Model 1: philosophical counseling as a type of therapy. One way to think of PC is as a type of talk therapy, analogous to, say, Freudian psychoanalysis. This is the model adopted by Roxana and Gerardo. It is expressly rejected by Marinoff, but it is an open question whether, and how many, PC counselors actually behave in accordance to this model. If PC is a type of psychotherapy, then it makes claims to be a scientific, or quasi-scientific practice, with medical import. Those claims should accordingly be backed up by systematic evidence, just as we require (or should require) of Freudian psychoanalysis, Cognitive Behavioral Therapy, and the like. (Incidentally, let me note that of the latter two, CBT’s efficacy is abundantly empirically verified, while a number of people consider Freudianism to be pseudoscientific. A lot of other psychotherapies fall close to one or the other of these extremes.)

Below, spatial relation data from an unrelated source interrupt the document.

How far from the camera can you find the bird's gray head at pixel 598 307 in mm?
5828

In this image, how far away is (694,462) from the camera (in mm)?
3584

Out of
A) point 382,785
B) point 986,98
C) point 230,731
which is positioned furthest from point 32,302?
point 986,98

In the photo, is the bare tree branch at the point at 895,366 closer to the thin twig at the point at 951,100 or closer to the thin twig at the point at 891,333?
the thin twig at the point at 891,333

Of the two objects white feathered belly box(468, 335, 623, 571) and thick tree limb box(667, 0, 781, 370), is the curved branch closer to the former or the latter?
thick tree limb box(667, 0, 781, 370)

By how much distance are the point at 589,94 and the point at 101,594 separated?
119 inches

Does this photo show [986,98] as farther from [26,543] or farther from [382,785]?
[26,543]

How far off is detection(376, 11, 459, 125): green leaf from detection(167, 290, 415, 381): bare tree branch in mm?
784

Model 2: philosophical counseling as advice or life coaching. A second way of looking at PC is that it is closer to life coaching, or pastoral or rabbinical counseling. (Yes, I’m aware that life coaching does not enjoy a high reputation among intellectuals, but this is just an analogy.) Its practice is therefore more humanistic than scientific, and it is not accompanied by general claims of efficacy, because “efficacy” varies from individual to individual, with the specific philosophical approach deployed, and with the different goals of both the client and the practitioner. Some PC counselors, like Marinoff, use the word “art” to highlight that there aren’t specific methods or set outcomes to the practice.
Let me now go through each of Roxana and Gerardo’s objections to PC, with associated personal commentary. At the end I will return to the two models and to a broader discussion of what I think may be going on.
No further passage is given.